Ahmed Badry’s body of sculptures and drawings act as a proposition for objects that strive to recover usefulness. The objects, in their current state, only function as tokens for speculation on alternative narratives of production, parallel to and immersed in a neoliberal global economy.
Badry’s series, The Provisionary That Lasts, is an accumulation of five years of research and observation. The artist makes use of impractical scales and non-durable materials to rebuild bodies of everyday instruments. Using found images as models or his own design, he combines the assumed functions of some and erases those of others, in reference to a culture of improvised troubleshooting. The objects act as monuments of thrift, leading to a pattern of language that could exist outside of the prevailing economic conditions.

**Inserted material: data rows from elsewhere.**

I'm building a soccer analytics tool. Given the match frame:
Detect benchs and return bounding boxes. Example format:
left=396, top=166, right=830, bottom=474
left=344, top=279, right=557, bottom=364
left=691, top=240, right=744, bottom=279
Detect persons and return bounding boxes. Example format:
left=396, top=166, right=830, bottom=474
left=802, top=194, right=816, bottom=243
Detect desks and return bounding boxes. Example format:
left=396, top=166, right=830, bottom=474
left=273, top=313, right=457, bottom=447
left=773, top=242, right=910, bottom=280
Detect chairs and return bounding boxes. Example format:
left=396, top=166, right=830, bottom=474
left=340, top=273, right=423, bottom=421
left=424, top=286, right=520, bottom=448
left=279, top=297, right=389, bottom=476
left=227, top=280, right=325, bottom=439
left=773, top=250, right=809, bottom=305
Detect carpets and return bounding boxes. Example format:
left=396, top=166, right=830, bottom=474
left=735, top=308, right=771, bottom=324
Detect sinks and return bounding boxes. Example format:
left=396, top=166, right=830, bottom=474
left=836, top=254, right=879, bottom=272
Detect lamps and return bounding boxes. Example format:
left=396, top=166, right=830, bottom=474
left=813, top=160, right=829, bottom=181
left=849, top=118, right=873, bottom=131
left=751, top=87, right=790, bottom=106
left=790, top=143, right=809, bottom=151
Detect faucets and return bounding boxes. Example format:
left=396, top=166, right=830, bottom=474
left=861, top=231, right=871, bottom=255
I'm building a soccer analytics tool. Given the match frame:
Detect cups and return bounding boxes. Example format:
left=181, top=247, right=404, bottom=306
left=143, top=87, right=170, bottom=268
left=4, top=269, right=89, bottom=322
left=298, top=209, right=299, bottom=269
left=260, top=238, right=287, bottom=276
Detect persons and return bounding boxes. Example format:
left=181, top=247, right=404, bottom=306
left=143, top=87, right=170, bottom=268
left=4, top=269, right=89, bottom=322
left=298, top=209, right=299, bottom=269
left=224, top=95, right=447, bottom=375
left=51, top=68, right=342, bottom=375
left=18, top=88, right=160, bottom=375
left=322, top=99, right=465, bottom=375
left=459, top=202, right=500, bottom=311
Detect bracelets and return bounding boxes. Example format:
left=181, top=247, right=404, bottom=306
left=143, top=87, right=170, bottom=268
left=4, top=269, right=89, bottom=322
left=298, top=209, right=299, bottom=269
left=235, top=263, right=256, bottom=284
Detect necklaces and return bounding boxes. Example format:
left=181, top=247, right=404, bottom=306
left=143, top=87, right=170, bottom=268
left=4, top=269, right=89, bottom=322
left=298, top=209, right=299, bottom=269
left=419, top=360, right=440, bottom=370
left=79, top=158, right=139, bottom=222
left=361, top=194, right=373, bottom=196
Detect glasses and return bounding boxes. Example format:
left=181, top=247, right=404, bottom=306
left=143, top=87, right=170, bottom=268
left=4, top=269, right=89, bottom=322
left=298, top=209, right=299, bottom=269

Badry examines the effects of the non-codified objects on language, collapsing the two poles of metaphor and metonymy. Through a process of re-presentation using projection, writing, drawing and 3D printing, the objects lose their ability to be named. The tangled object invokes a disruption in communication or possibly access to new neologisms.
Ahmed Badry completed a BA in Art Education at Helwan University, Cairo in 2003. His solo shows include The Provisionary that Lasts, Medrar, Cairo and AB Gallery, Luzern (2014); Two Minutes Delay, AB Gallery, Zurich (2011); Made in China (with Anastasia Katsidis), Kasko, Basel (2011). His group shows include Open House, Delfina Foundation, London (2017); Contemporary Artistic Revolutions: An Institutional Perspective, AUB Gallery, Beirut (2017); D-CAF | Downtown Contemporary Arts Festival, Cairo (2016); HOME WORKS 7, Beirut Art Center, Beirut (2015); Kunst (Zeug) Haus Rapperswil, Zurich (2015); What are you doing, object?, Gypsum Gallery, Cairo (2015); Museum of Modern and Contemporary Art, Algiers (2013); Regionale 13, Projektraum M54, Basel (2012); Cairo Documenta 2, Hotel Viennoise, Cairo (2012); Regionale 11, Hegenheim, France and Freiburg, Germany (2011) and at Darat al Funun, Jordan (2010). Badry spent a year in Beirut completing Ashkal Alwan’s Homeworkspace Program 2016-2017. He lives and works in Cairo.